This is actually an existing bug in the indirection elimination code for the
'target' attribute.  AArch64's 'target_version' attribute is not affected by
this bug because the code in redirect_to_specific_clone only checks the target
attribute (however, AArch64 is affected by a more convoluted bug in cases where
we use both target and target_version attributes at the same time).

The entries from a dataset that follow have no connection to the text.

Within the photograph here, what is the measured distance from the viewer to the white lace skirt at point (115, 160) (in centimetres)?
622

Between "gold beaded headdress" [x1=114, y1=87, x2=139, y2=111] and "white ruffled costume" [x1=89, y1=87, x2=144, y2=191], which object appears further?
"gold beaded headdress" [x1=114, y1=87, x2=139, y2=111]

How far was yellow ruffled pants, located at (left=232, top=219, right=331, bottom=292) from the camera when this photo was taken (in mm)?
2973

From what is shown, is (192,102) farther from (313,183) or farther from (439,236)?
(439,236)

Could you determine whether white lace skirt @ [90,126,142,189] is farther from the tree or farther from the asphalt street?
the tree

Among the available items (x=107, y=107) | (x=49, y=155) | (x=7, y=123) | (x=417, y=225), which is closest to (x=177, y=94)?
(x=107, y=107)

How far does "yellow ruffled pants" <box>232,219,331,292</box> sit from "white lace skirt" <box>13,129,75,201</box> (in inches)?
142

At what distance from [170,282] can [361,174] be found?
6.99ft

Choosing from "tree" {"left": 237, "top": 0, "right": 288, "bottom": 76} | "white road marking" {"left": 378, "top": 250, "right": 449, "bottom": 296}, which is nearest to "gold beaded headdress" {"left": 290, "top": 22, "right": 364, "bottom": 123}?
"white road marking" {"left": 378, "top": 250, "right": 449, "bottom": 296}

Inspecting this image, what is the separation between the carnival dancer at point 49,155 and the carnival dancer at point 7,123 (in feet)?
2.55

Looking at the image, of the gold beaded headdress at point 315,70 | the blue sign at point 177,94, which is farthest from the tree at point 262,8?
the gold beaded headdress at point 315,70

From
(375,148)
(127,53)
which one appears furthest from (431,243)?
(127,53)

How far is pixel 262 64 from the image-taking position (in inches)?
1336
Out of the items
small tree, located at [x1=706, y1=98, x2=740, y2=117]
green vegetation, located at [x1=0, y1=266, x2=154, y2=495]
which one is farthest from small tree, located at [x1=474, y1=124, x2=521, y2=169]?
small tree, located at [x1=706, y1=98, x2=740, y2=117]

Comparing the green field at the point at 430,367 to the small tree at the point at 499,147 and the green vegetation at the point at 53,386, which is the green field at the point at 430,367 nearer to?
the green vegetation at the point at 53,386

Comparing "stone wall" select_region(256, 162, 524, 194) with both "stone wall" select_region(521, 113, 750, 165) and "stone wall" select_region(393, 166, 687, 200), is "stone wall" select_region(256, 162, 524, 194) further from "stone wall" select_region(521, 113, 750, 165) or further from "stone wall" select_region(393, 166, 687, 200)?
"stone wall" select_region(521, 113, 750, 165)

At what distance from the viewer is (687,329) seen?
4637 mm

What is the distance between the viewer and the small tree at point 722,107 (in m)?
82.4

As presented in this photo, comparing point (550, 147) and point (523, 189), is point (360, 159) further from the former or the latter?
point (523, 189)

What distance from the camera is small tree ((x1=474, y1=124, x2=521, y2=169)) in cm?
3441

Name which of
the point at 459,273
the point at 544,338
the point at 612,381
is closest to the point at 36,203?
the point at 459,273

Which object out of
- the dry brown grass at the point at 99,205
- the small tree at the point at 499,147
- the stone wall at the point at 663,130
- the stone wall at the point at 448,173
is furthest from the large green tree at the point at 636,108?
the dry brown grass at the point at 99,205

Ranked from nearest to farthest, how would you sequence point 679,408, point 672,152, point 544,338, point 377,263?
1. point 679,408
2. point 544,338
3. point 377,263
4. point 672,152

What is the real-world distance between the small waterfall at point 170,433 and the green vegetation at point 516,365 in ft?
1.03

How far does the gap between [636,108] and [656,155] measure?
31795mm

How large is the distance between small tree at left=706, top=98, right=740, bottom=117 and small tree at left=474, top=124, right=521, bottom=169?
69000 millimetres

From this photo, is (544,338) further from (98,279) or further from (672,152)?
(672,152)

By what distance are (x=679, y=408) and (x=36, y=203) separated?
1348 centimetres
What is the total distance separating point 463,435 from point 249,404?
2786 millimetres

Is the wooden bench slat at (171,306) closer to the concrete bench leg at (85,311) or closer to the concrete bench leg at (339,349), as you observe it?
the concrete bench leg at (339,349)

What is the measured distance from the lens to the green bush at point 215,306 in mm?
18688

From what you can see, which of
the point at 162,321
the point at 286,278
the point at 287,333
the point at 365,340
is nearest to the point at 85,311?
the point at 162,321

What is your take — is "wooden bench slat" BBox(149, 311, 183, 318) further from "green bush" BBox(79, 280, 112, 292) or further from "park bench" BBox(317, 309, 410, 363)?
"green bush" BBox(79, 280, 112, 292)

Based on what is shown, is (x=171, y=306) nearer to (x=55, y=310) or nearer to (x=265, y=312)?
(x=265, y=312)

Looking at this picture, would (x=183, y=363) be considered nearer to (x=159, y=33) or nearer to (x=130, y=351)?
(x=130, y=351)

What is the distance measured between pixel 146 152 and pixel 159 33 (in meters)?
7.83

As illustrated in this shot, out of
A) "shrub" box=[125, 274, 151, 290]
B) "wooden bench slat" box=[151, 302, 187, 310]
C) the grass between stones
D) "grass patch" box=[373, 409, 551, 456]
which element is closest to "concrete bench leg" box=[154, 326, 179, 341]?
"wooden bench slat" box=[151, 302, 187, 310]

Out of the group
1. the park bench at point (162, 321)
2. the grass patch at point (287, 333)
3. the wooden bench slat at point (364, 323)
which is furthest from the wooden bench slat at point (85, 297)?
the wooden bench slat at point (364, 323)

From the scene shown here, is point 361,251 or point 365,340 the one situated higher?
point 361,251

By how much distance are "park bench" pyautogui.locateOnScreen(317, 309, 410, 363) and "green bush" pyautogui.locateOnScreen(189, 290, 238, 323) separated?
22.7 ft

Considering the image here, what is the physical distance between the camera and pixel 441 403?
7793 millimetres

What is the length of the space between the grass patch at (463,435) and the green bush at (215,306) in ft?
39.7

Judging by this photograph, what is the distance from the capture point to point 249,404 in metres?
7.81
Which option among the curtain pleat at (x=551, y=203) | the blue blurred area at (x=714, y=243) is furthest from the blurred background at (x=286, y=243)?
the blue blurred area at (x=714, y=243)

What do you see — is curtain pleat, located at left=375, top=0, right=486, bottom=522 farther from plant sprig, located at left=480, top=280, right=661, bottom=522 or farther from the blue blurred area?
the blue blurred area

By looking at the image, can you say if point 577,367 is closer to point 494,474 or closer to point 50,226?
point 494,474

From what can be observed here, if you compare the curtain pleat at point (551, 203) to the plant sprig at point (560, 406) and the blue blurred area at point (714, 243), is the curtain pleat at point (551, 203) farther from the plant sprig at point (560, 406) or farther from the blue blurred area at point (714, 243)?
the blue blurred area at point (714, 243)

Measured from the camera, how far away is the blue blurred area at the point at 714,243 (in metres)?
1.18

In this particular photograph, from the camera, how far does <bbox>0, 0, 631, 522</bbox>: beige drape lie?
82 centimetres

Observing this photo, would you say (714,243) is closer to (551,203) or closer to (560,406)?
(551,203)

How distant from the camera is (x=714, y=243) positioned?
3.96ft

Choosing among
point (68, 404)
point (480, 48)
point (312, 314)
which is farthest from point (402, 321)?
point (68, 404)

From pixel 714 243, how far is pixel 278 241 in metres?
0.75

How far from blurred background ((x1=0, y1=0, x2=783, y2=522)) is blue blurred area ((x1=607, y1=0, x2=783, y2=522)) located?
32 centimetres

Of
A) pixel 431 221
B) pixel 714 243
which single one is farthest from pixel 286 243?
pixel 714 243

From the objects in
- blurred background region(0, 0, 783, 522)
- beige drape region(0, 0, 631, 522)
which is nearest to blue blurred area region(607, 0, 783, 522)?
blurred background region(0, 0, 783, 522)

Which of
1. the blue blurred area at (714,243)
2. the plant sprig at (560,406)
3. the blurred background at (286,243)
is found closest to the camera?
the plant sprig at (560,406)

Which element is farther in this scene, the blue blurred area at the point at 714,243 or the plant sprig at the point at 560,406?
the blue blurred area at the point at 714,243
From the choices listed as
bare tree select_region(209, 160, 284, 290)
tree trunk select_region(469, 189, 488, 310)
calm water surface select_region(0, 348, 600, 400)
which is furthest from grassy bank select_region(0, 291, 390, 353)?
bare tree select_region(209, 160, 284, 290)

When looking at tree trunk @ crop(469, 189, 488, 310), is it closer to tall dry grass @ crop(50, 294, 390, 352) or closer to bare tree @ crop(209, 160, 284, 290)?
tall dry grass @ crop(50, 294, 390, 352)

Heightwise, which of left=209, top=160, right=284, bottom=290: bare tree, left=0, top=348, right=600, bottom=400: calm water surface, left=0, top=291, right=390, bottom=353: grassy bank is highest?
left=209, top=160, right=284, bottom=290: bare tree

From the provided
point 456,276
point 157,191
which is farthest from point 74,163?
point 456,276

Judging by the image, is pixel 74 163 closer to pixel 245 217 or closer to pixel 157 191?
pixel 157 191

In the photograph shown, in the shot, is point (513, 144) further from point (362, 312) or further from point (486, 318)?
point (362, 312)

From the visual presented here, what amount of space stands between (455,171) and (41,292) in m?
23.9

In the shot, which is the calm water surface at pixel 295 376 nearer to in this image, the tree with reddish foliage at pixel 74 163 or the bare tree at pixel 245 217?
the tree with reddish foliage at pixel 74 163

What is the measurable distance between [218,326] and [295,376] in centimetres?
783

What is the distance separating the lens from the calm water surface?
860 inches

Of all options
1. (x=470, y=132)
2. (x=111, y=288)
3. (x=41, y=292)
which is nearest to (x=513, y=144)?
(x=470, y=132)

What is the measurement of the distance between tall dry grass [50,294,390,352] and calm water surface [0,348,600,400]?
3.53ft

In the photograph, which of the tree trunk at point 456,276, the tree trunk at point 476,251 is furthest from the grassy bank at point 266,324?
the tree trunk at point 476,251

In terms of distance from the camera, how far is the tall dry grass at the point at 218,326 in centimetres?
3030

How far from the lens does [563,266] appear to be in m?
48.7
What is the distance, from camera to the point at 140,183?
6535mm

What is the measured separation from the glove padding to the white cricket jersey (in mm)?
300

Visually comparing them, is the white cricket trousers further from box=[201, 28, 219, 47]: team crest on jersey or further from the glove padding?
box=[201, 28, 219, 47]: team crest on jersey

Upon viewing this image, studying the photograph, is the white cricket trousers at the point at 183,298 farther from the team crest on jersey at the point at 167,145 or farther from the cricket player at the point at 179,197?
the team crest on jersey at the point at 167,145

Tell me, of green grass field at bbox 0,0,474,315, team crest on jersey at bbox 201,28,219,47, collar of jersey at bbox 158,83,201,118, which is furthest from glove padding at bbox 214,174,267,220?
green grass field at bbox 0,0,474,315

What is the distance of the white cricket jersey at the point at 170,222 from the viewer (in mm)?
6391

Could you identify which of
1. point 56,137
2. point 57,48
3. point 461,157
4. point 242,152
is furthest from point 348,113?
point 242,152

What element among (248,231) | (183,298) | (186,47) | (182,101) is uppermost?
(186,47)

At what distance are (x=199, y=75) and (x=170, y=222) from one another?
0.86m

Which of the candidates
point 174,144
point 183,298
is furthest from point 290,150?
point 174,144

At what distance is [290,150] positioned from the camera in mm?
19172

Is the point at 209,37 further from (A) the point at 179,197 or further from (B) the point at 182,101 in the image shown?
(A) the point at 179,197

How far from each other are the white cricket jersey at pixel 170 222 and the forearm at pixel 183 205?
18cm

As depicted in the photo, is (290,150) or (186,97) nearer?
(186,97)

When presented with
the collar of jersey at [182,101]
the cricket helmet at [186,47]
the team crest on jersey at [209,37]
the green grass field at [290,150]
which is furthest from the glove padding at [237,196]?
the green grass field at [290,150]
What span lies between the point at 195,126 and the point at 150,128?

I think it's correct to mark functions with the target_clones attribute
as non-inlinable by the usual inlining mechanisms, since we don't know which
version will be called at runtime without doing further work to check this.  If
we can remove the indirection, then the individual function versions might then
become inlinable, but we don't have these individual versions available until
after the target clones pass.

> >
> > Signed-off-by: Yangyu Chen <chenyangyu@isrc.iscas.ac.cn>
> > ---
> >  gcc/ada/gcc-interface/utils.cc | 5 +----
> >  gcc/c-family/c-attribs.cc      | 3 ---
> >  gcc/d/d-attribs.cc             | 5 -----
> >  3 files changed, 1 insertion(+), 12 deletions(-)
> >
> > diff --git a/gcc/ada/gcc-interface/utils.cc b/gcc/ada/gcc-interface/utils.cc
> > index 60f36b1e50d..d010b684177 100644
> > --- a/gcc/ada/gcc-interface/utils.cc
> > +++ b/gcc/ada/gcc-interface/utils.cc
> > @@ -7299,10 +7299,7 @@ handle_target_clones_attribute (tree *node, tree name, tree ARG_UNUSED (args),
> >  			  int ARG_UNUSED (flags), bool *no_add_attrs)
> >  {
> >    /* Ensure we have a function type.  */
> > -  if (TREE_CODE (*node) == FUNCTION_DECL)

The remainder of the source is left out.